Mara Rovida*
Não estava com pressa e nem poderia estar num dia como esse. Choveu forte durante a madrugada e a garoa caprichada mantinha as pistas molhadas e os para-brisas embaçados.
Esse é o típico dia de trânsito caótico. Semáforos param de funcionar – desconfio que substituem os componentes de metal por açúcar nesses equipamentos –, pequenos acidentes deixam pistas bloqueadas, pontos de alagamento dificultam o fluxo de veículos e por ai vai. Mas, um fresta de esperança pode surgir num cruzamento qualquer e o dia fica menos cinza, com toda certeza.
Passava por uma rua de pouco movimento, mas com um cruzamento daqueles bem chatinhos, onde fica difícil atravessar pela falta de visibilidade.
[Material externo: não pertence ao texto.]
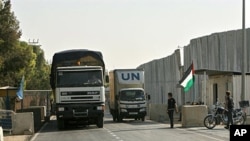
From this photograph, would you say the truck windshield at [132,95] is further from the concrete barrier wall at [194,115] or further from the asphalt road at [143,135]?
the asphalt road at [143,135]

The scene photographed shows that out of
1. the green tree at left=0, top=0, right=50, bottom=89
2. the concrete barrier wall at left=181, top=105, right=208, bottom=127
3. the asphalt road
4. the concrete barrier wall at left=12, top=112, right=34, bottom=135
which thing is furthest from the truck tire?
the green tree at left=0, top=0, right=50, bottom=89

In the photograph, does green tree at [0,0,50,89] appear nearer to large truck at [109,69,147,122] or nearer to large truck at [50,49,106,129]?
large truck at [109,69,147,122]

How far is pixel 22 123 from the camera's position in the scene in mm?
26109

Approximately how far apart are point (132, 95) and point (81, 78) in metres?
9.70

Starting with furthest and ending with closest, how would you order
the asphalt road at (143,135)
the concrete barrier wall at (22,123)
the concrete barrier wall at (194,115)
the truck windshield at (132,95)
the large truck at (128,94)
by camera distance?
the truck windshield at (132,95) → the large truck at (128,94) → the concrete barrier wall at (194,115) → the concrete barrier wall at (22,123) → the asphalt road at (143,135)

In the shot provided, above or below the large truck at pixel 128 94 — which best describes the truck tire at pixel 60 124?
below

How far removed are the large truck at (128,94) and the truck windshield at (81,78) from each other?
913 cm

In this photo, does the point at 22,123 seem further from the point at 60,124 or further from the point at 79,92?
the point at 79,92

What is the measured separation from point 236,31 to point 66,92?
17.5 m

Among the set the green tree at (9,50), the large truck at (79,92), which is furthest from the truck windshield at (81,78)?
the green tree at (9,50)

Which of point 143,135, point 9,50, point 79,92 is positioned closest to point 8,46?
point 9,50

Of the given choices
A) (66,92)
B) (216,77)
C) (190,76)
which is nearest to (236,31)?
(216,77)

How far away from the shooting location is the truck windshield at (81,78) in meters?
27.7

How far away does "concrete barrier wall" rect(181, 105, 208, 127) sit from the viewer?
27877mm
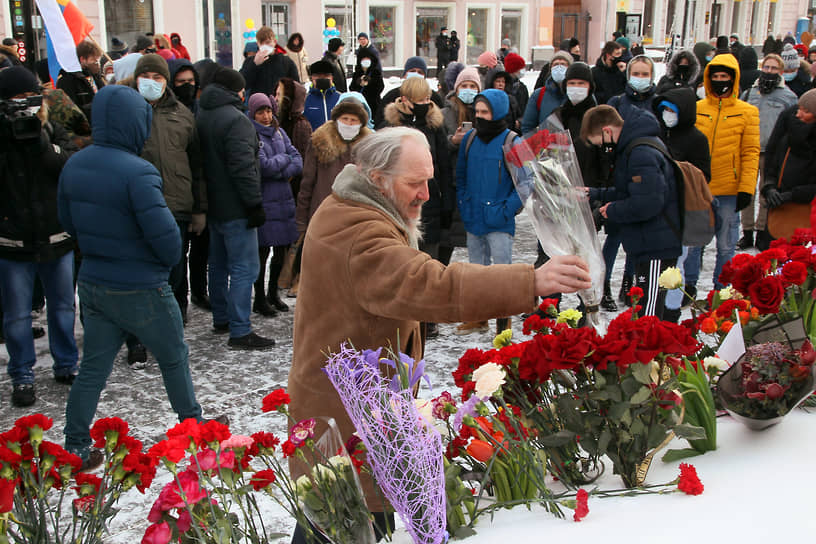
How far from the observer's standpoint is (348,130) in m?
5.73

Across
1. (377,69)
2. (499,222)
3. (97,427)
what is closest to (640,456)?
(97,427)

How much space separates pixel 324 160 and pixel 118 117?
222 centimetres

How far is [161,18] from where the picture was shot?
882 inches

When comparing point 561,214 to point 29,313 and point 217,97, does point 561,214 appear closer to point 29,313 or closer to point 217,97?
point 29,313

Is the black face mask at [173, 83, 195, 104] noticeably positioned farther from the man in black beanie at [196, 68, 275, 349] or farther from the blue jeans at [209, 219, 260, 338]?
the blue jeans at [209, 219, 260, 338]

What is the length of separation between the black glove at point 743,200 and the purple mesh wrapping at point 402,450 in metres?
5.33

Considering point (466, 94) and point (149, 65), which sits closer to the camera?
point (149, 65)

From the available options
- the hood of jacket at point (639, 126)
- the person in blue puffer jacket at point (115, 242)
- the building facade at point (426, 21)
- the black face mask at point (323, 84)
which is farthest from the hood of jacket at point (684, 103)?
the building facade at point (426, 21)

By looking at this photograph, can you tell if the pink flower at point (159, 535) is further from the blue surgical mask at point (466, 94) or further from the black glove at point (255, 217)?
the blue surgical mask at point (466, 94)

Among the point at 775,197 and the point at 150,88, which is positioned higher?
the point at 150,88

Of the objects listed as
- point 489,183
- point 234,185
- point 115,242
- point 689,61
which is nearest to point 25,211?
point 115,242

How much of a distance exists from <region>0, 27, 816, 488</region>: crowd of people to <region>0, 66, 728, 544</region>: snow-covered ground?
14 cm

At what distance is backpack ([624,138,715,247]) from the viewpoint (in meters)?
4.78

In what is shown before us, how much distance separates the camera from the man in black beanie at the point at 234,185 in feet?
17.6
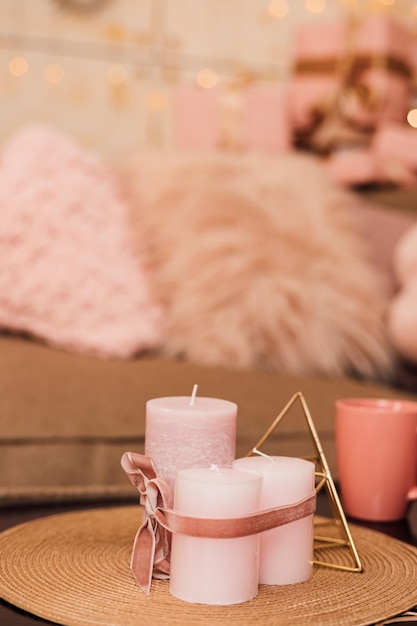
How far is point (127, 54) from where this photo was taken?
2.80 metres

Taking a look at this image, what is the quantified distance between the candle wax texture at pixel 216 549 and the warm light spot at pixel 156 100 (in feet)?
8.13

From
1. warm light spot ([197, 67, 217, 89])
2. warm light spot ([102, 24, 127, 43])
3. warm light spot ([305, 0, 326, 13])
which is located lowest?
warm light spot ([197, 67, 217, 89])

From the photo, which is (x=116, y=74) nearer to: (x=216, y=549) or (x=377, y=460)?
(x=377, y=460)

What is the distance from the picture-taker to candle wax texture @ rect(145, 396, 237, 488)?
0.57 meters

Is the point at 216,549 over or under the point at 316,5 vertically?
under

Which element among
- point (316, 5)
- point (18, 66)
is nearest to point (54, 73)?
point (18, 66)

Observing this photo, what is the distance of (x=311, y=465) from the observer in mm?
589

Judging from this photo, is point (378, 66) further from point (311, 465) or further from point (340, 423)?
point (311, 465)

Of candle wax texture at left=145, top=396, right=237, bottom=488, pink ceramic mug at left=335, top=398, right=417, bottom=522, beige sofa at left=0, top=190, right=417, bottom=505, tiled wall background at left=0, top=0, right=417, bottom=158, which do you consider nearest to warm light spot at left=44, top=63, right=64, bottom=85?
tiled wall background at left=0, top=0, right=417, bottom=158

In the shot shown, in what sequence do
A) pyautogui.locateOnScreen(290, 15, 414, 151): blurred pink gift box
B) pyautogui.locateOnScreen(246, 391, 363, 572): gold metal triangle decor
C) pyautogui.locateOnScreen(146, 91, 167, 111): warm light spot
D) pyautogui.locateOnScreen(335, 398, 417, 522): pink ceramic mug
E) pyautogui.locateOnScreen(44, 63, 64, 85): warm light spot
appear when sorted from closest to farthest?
pyautogui.locateOnScreen(246, 391, 363, 572): gold metal triangle decor, pyautogui.locateOnScreen(335, 398, 417, 522): pink ceramic mug, pyautogui.locateOnScreen(290, 15, 414, 151): blurred pink gift box, pyautogui.locateOnScreen(44, 63, 64, 85): warm light spot, pyautogui.locateOnScreen(146, 91, 167, 111): warm light spot

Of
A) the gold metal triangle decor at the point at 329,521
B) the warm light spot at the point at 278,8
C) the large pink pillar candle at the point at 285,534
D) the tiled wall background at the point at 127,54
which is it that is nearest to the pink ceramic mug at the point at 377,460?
the gold metal triangle decor at the point at 329,521

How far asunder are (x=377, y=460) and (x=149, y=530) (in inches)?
12.3

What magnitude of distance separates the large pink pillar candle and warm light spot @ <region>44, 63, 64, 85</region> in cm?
235

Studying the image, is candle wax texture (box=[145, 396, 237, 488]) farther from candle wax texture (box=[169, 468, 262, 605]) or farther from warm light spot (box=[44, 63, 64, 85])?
warm light spot (box=[44, 63, 64, 85])
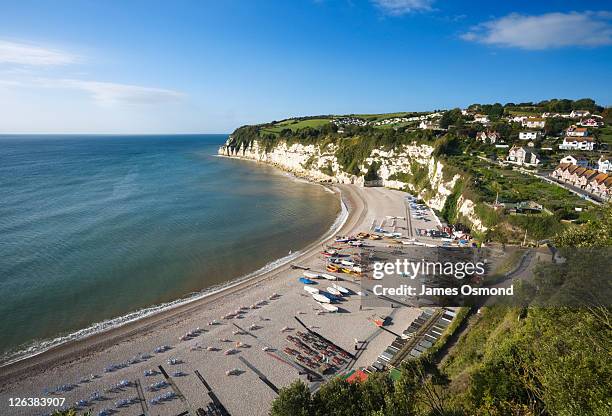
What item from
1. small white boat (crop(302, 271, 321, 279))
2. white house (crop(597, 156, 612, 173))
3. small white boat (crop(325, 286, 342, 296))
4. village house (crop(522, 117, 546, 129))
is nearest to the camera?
small white boat (crop(325, 286, 342, 296))

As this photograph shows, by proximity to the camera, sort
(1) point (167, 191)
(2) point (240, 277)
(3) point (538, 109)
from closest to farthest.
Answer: (2) point (240, 277) → (1) point (167, 191) → (3) point (538, 109)

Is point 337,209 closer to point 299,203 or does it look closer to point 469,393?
point 299,203

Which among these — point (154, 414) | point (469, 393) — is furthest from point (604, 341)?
point (154, 414)

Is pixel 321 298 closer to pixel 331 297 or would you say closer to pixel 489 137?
pixel 331 297

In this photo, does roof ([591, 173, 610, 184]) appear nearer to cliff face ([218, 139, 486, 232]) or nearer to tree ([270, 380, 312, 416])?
cliff face ([218, 139, 486, 232])

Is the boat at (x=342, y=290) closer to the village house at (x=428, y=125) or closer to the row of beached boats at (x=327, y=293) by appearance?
the row of beached boats at (x=327, y=293)

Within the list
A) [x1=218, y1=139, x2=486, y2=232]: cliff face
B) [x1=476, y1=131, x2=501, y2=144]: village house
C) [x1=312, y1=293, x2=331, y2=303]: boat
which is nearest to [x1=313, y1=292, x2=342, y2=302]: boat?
[x1=312, y1=293, x2=331, y2=303]: boat

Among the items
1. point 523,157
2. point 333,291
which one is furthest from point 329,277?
point 523,157
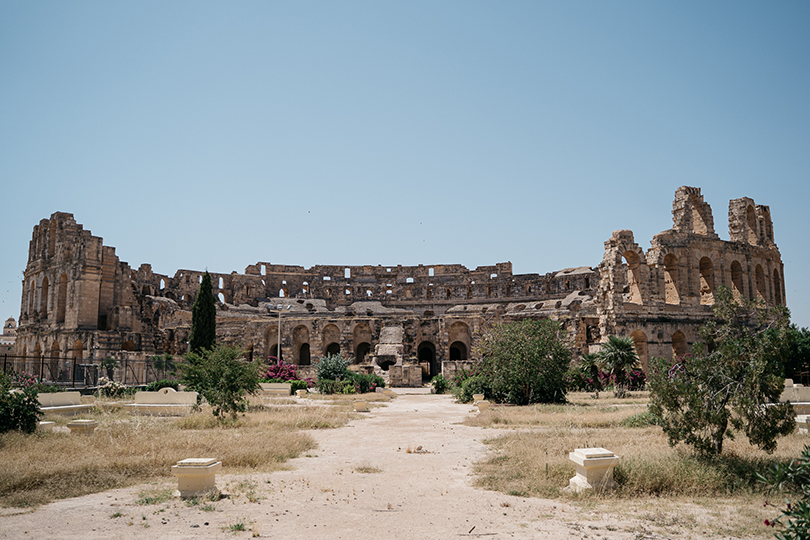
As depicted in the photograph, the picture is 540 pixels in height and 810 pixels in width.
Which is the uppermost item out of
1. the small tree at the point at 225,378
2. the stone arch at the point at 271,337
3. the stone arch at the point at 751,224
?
the stone arch at the point at 751,224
Vários carros vinham no sentido contrário ao meu, quando um deles parou e sinalizou com o farol alto, como quem diz “pode seguir, eu espero, também estou sem pressa”. Pensei, “meu dia de sorte”. Isso é tão raro que a gente fica até sorrindo a toa.
Continuo meu caminho e viro a direita e a direita de novo. Entro numa rua estreita com carros estacionados dos dois lados. Impossível passar um veículo grande, mal tem espaço para um carro pequeno. Mas, é mão dupla e na outra direção vinha alguém. Penso, “agora vou ter de dar ré, na esquina mesmo”. Então, a magia da gentileza se repete, o farol alto indica mais uma vez “ei, pode passar, eu espero”. Como assim? Duas gentilezas dessas em menos de 200 metros?
Pois é, fico feliz que vez ou outra a solidariedade, a gentileza e a boa educação tomam conta daquela peça atrás do volante. Num espaço público marcado pela disputa e pelo conflito, quando algo assim acontece temos de comemorar!!!
* Mara Rovida é jornalista, doutoranda no PPGCOM da ECA-USP e membro do Grupo de Pesquisa do CNPQ Comunicação e Sociedade do Espetáculo.